By now you've probably also figured out that a lot of rock songs (a lot of unimaginative rock songs, mind you) are based around power chords, or your basic three note (013300, 133000, etc.) chord. When you go into drop tuning, your lower power chords (along your low E string) can be made by holding down the low three strings (EAD) with just one finger. So, 133000 in regular tuning becomes 333000 in drop; this makes it easier to play low power chords in rapid succession, a staple of many, many (unimaginative) rock songs. Hope this helps a little.
#5
With Drop C most of your chord shapes are the same, but they are on a different spot on the fretboard. For example, if youre in drop D (DADGBE, so only the low e string is dropped a step) your open chord is a D, where as in drop C your D chord (technically a power/bar chord i guess) is on 2nd fret of the 3 low strings.

The only thing playing in drop C really does is gives you two more chords on the low end (C# and C) so you can get a lower (and with that usually a heavier/darker sound)
I would say the main reason drop C is used is to get a darker/heavier sound for hard rock and metal. Some bands, such as Breaking Benjamin and Five Finger Death Punch will go even lower than drop C, down to Bb tunings. It's all basically to get a heavier sound.

Hope this helps! its kind of hard for me to explain without being able to tab stuff out or show you on a guitar.
#6
Bleh, insert X's where are the 0's are for the chords (should be mutes, not open).
#7
Quote by tbanas2
First Post:

I am currently trying to figure out how to play some Converge songs off the Jane Doe album. By my understanding (a.k.a what the internet says...) the tuning is drop C.

More specifically, I was trying to figure out what the hell the kid was doing in this video (in case anyone was curious...) http://www.youtube.com/watch?v=AEEJ6yJTbJE

I have only been playing guitar for about a month, so I am still trying to wrap my head around the fret board, and I am having a difficult time with figuring out what effect this alternative tuning has on how the instrument is played.

I understand that the my low E is tuned down a 2 whole steps, and the rest are tuned down a full step.

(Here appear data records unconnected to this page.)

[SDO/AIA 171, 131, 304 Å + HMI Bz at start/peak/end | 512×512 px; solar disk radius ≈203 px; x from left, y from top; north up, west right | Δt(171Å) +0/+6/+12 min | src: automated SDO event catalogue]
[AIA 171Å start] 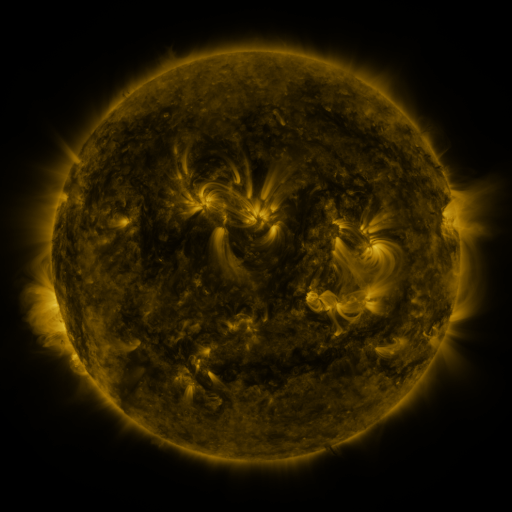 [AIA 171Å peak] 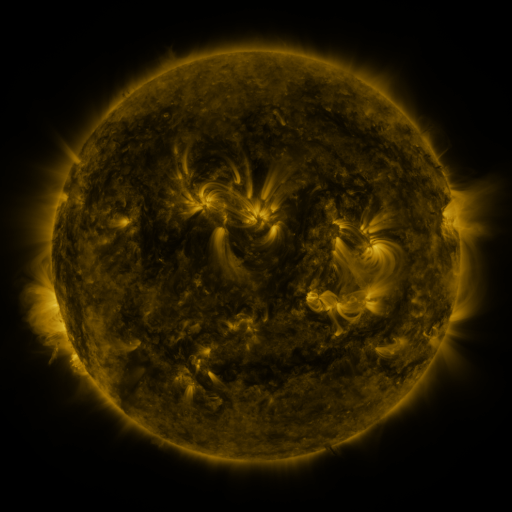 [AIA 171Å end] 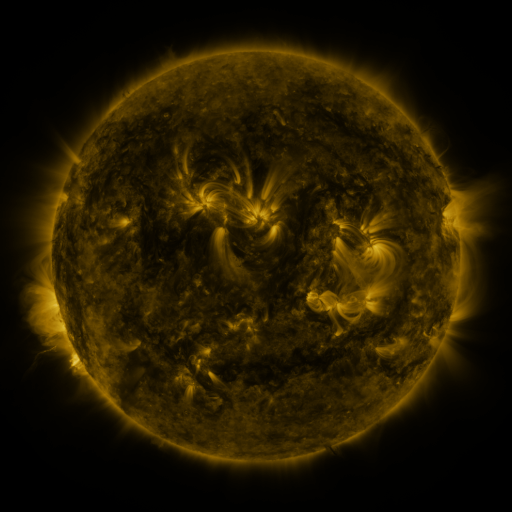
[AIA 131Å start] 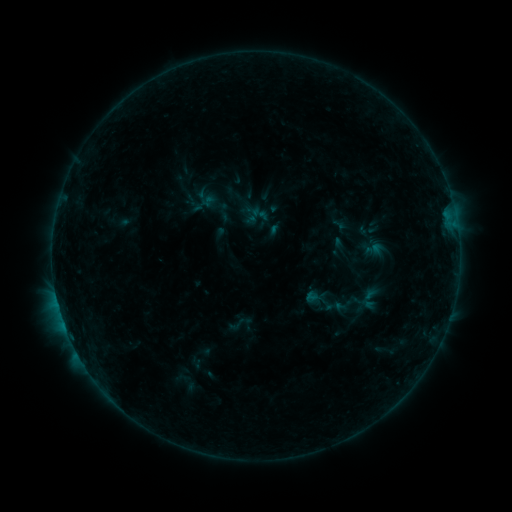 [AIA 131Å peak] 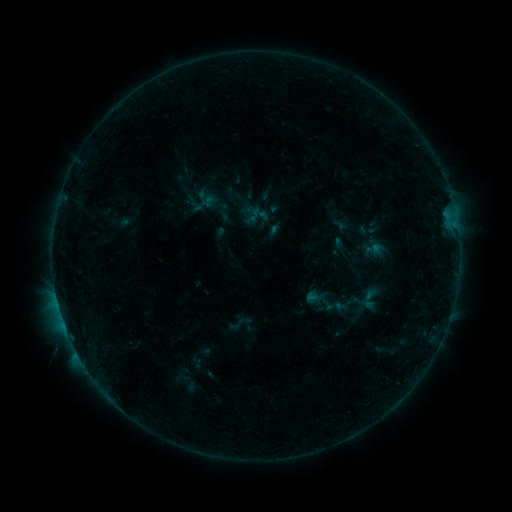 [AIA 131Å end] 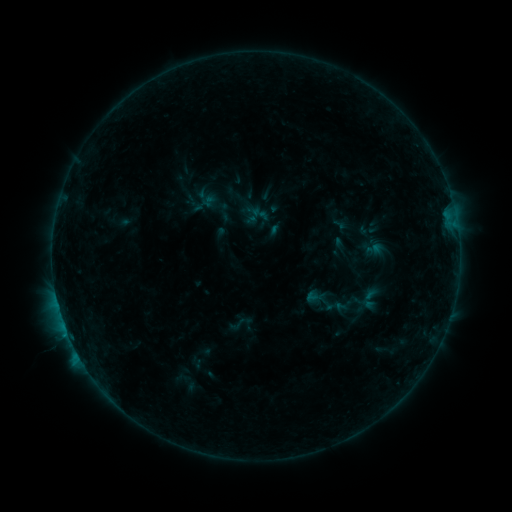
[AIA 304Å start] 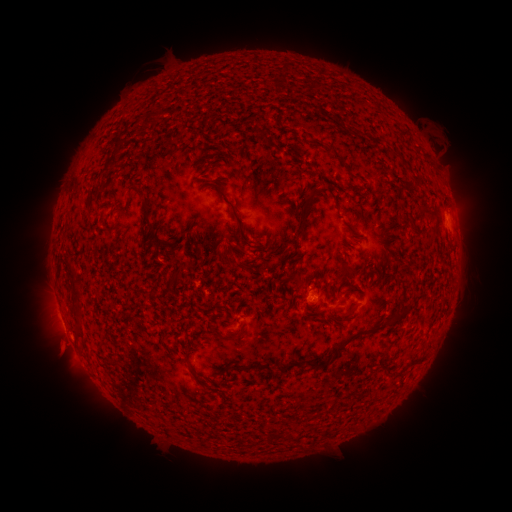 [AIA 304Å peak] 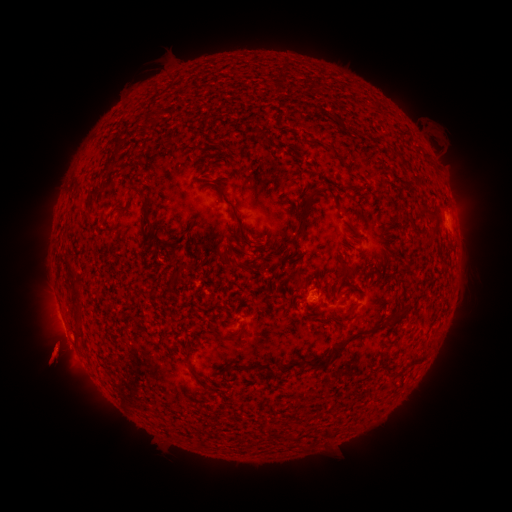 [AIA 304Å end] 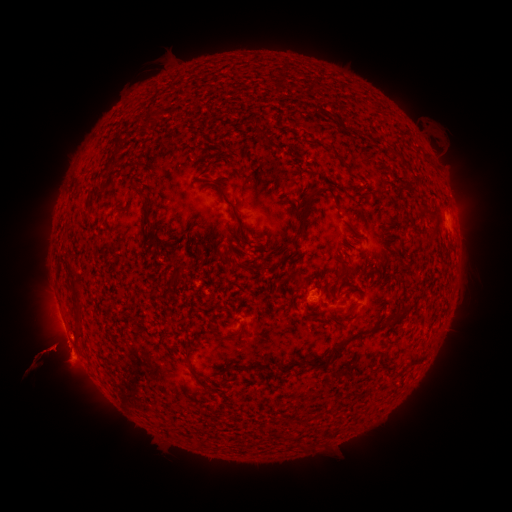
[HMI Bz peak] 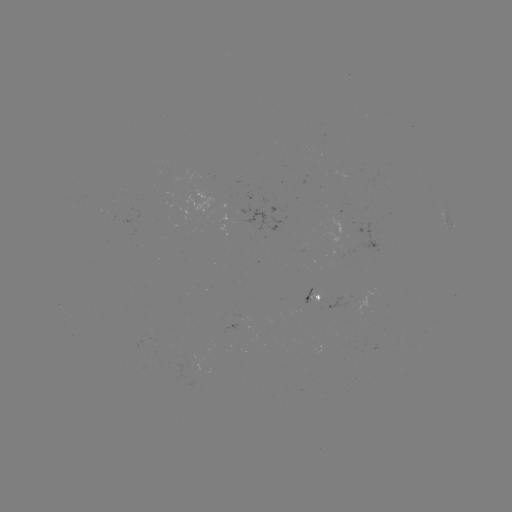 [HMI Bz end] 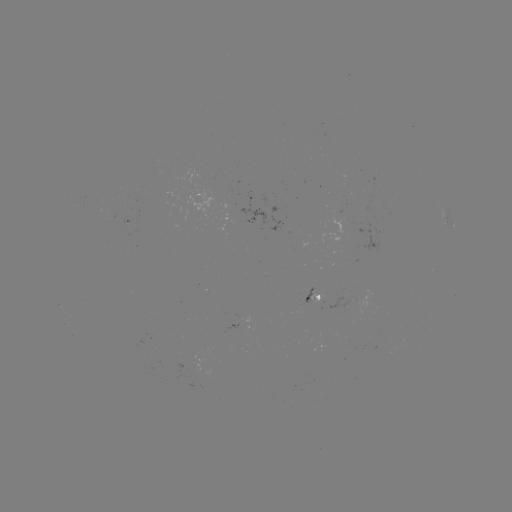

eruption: [8, 319, 113, 393]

But what does this MEAN? What do chords look like with this tuning? How can I use the new tuning to create different chord shapes? etc. By my understanding, I can't just play my regular bar chords in this tuning, right?

If anyone can provide me with some insight on maybe why musicians play in drop c, and how it can be properly used, i'd greatly appreciate it.

Drop C is used for a number of reasons.

One of the most common reasons is because it's lower. That alone makes it sound heavier to people. The lower pitches sound darker to the ear, so it is commonly used in metal and hardcore music for that reason alone.

Another common reason is because of the relationship between the bottom three strings. A normal E powerchord looks like this:
e--- 
B--- 
G--- 
D-2- 
A-2- 
E-0-

In drop C, that chord looks like this:
D--- 
A---
F--- 
C-4- 
G-4- 
C-4-

That is because of the relationship between the bottom three strings. The bottom string, C, is a fifth below the next string, G. The G string is a fourth below the next string, the D string. That allows you to play a powerchord with a single finger.

This in turn opens up a lot of different options. As you've seen, a simple powerchord becomes even simpler because of the fifth between the bottom two strings. That fifth allows you to create larger intervals with your bottom two strings alone, which opens a number of different options up in terms of what you can play and how you can play it.
#8
Because its lower pitched, making it more "Metal", and you can construct different chords on the lower strings when the lowest string is a step lower than the others.
I love stretching like this in Drop C.

|
|
|
|
|9------9---12---13---9~
|4------5----0----0-12---


Basically. Epic.

You can have the loooow of C standard while preserving the HIGH of D standard.
METAL!
#9
Cool stuff, thanks everyone for contributing. The whole power chord thing definitely makes sense. I'm going to play around with it.